Citizens Against Government Waste (CAGW) is a private, non-partisan, non-profit organization representing more than one million members and supporters nationwide. CAGW's mission is to eliminate waste, mismanagement, and inefficiency in the federal government. Founded in 1984 by the late industrialist J. Peter Grace and syndicated columnist Jack Anderson, CAGW is the legacy of the President's Private Sector Survey on Cost Control, also known as the Grace Commission.
The Council for Citizens Against Government Waste (CCAGW) is the lobbying arm of CAGW. The CCAGW mission is to advocate the elimination of waste and inefficiency in government through nonpartisan public education programs and lobbying activities. Each year, CCAGW tabulates its Congressional Ratings, evaluating how each member of Congress measures up on key tax and spending votes.
In 1982, President Reagan directed the Grace Commission to "work like tireless bloodhounds to root out government inefficiency and waste of tax dollars." For two years, 161 corporate executives and community leaders led an army of 2,000 volunteers on a waste hunt through the federal government. The search was funded entirely by voluntary contributions of $76 million from the private sector; it cost taxpayers nothing. The Grace Commission made 2,478 recommendations which, if implemented, would save $424.4 billion over three years, an average of $141.5 billion a year all without eliminating essential services.
The 47 volumes and 21,000 pages of the Grace Commission Report constituted a vision of an efficient, well-managed government that is accountable to the taxpayers. CAGW has worked to make that vision a reality and, in a little over two decades, has helped save taxpayers $1.04 trillion through the implementation of Grace Commission findings and other recommendations.
Former Senate Majority Leader Bob Dole has stated, "CAGW researches and identifies the most blatant waste in government and shows how it can be eliminated. CAGW has a long and successful record of winning major cuts in wasteful spending without sacrificing America's defenses."
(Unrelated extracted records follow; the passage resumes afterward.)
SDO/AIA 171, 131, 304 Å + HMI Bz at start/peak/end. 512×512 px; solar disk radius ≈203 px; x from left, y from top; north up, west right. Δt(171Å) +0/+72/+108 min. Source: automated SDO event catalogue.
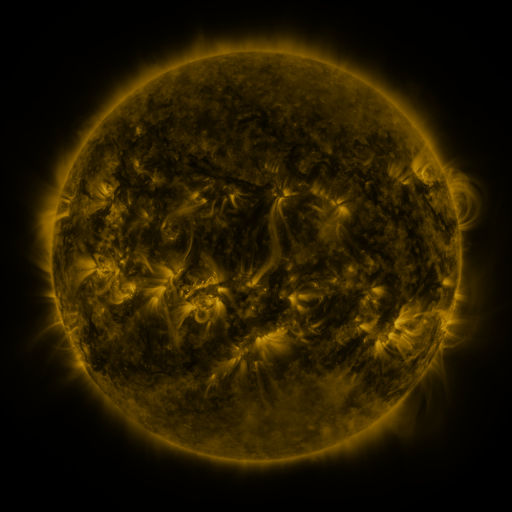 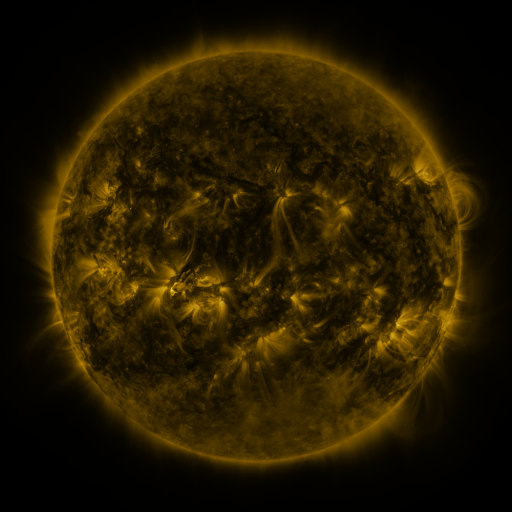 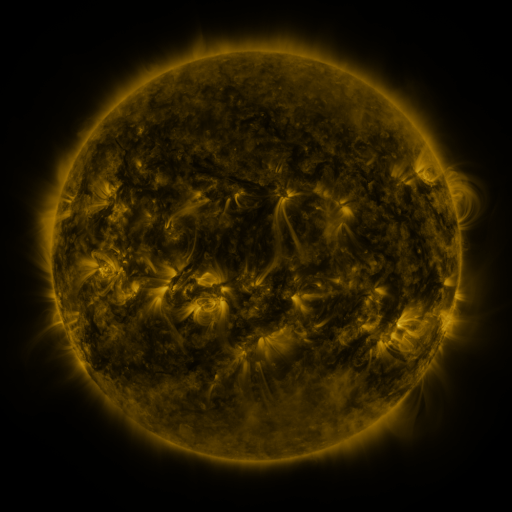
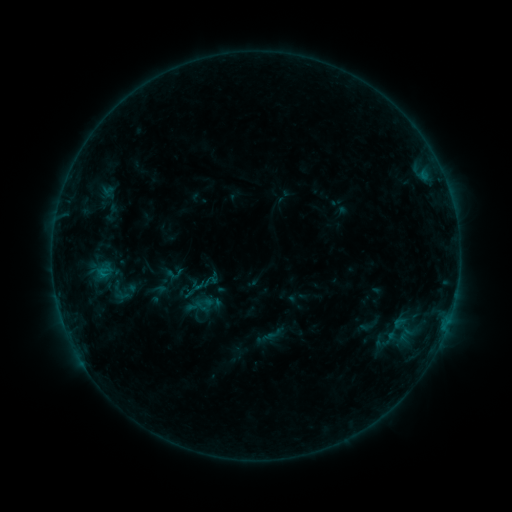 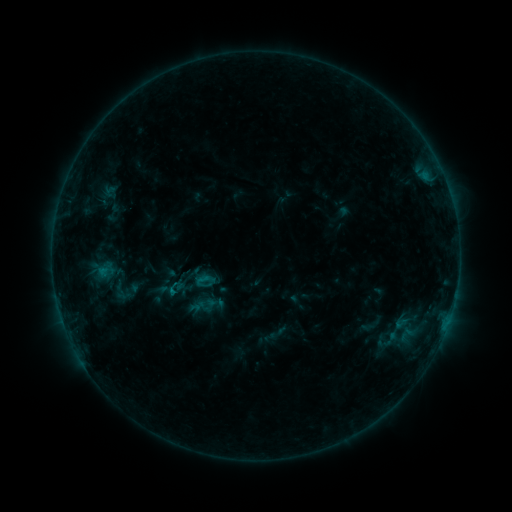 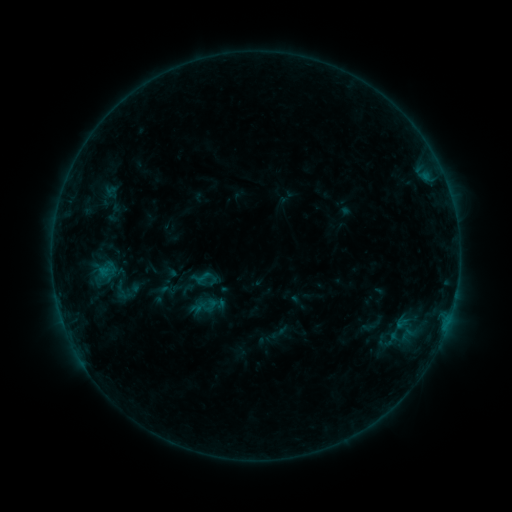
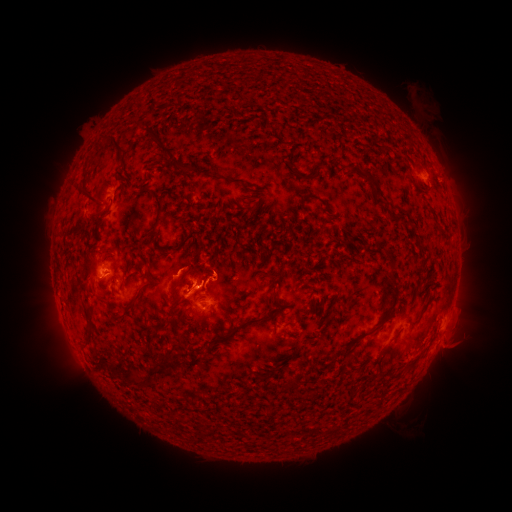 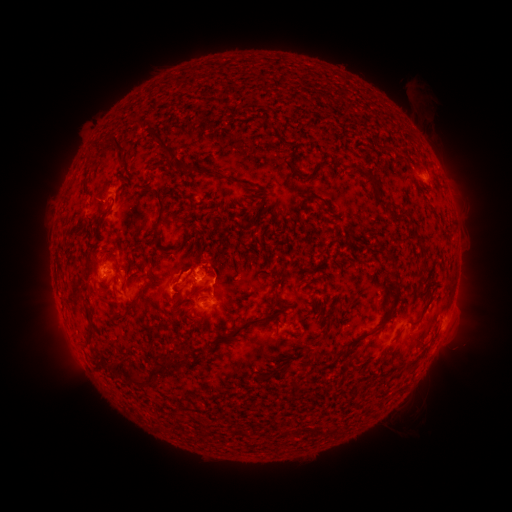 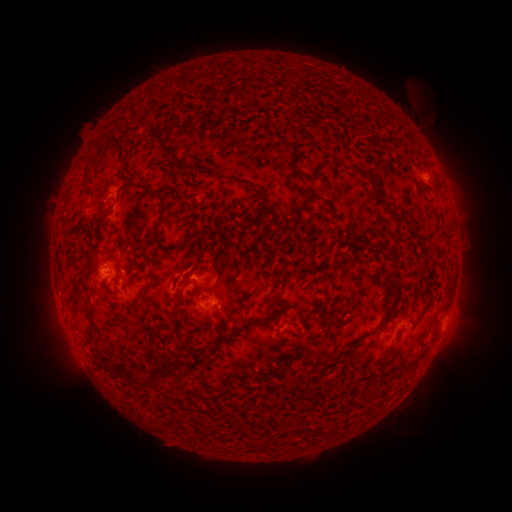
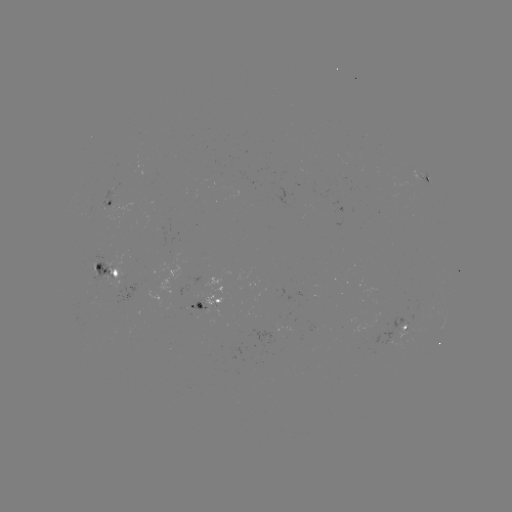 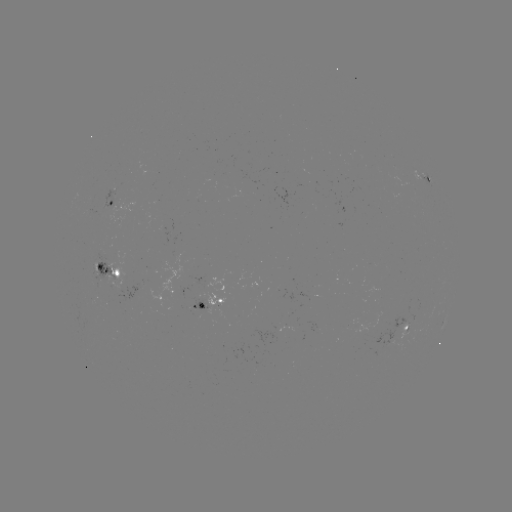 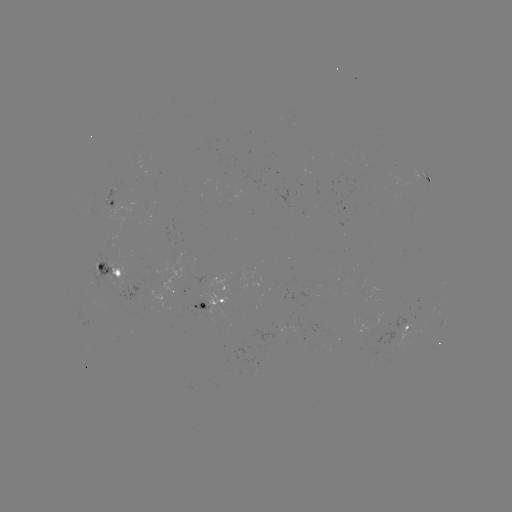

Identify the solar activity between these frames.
emerging-flux region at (406, 334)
House Republican Policy Committee Chairman Christopher Cox (R-Calif.) went even further: "CAGW has fought side-by-side with us for welfare reform and massive cuts in wasteful spending to shrink the size of government and the deficit." Rep. Cox called CAGW "the premier waste-fighting organization in America."
CAGW's membership has grown from 5,000 members in February 1988 to more than one million members and supporters today. This phenomenal growth is the result of taxpayers' increasing frustration with the squandering of their hard-earned money in the nation's capital.
CAGW is nationally recognized as the source of information on government waste. CAGW representatives appear frequently on television, radio talk shows, and in print.
CAGW produces numerous publications highlighting wasteful government spending. Government WasteWatch is the group's newspaper, which is distributed to members of CAGW, Congress, and members of the media nationwide. The annual Congressional Pig Book Summary is CAGW's famous exposé of the most glaring and irresponsible pork-barrel projects in the 13 annual appropriations bills and their sponsors.